Section one:  We should note that the mishnah is now beginning to follow the order of the verses which describe the Sotah ritual in Numbers 5.  Verse 15 describes the minhah sacrifice (yesterday’s mishnah) and verse 17 describes the water in the earthenware bowl, into which the name of God will be rubbed out.  The verse only says that the priest takes some water, but it does not say where he takes it from.  The mishnah adds that it is taken from the laver (the sink, for those of you who speak normal English).  There is a debate about how much water is to be put into the bowl, but in either case the amount of water is just sufficient to absolve the ink from God’s name.  Rabbi Judah gives a smaller measurement for the water since he prescribes the least amount of writing (see tomorrow’s mishnah).

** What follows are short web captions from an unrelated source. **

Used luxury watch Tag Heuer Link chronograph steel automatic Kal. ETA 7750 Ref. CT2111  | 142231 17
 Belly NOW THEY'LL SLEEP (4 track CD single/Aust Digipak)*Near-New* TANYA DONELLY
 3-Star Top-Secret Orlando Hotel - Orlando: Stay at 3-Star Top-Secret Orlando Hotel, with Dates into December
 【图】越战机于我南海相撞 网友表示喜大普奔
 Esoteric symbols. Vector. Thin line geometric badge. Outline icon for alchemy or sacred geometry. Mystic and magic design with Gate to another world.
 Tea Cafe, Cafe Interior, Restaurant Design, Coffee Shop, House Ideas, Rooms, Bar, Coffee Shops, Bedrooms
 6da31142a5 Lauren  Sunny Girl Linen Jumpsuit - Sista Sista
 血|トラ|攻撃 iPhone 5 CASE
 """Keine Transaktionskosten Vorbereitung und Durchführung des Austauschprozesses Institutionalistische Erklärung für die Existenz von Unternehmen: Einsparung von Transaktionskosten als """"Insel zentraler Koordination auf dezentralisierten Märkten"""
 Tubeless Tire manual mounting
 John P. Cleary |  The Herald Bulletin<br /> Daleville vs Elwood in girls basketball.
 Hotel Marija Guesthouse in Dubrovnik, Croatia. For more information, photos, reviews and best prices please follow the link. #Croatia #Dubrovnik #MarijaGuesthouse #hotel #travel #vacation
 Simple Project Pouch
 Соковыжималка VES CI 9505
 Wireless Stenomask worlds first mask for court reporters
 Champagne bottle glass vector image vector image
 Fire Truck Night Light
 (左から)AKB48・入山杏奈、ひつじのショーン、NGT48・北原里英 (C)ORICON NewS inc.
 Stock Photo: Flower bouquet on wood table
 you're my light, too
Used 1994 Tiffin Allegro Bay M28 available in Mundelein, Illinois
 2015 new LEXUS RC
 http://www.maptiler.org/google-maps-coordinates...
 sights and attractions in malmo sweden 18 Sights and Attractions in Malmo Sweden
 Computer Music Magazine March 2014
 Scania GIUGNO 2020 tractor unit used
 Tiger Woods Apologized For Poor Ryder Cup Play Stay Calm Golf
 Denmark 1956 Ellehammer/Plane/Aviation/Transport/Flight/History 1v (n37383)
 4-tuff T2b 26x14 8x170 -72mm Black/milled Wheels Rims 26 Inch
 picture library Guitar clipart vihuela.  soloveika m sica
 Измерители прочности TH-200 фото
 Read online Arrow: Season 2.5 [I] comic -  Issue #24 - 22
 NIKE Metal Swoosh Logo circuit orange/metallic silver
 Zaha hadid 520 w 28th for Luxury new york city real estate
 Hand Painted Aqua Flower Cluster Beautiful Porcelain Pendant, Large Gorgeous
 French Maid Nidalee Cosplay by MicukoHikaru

Section two:  The Torah states that the priest should take some dust from the floor of the Tabernacle and put it into the bowl.  In the Temple floor was a special tile with a ring attached to it so that the priest would have dirt available.  The priest would pull on the ring, lift up the tile and take from the dust underneath.  In other words, the Temple was built so that this ceremony could take place with relative ease.   As far as the function of the earth, it seems likely that it was considered to be imbued with a certain holy power that would aid in testing the guilt/innocence of the Sotah.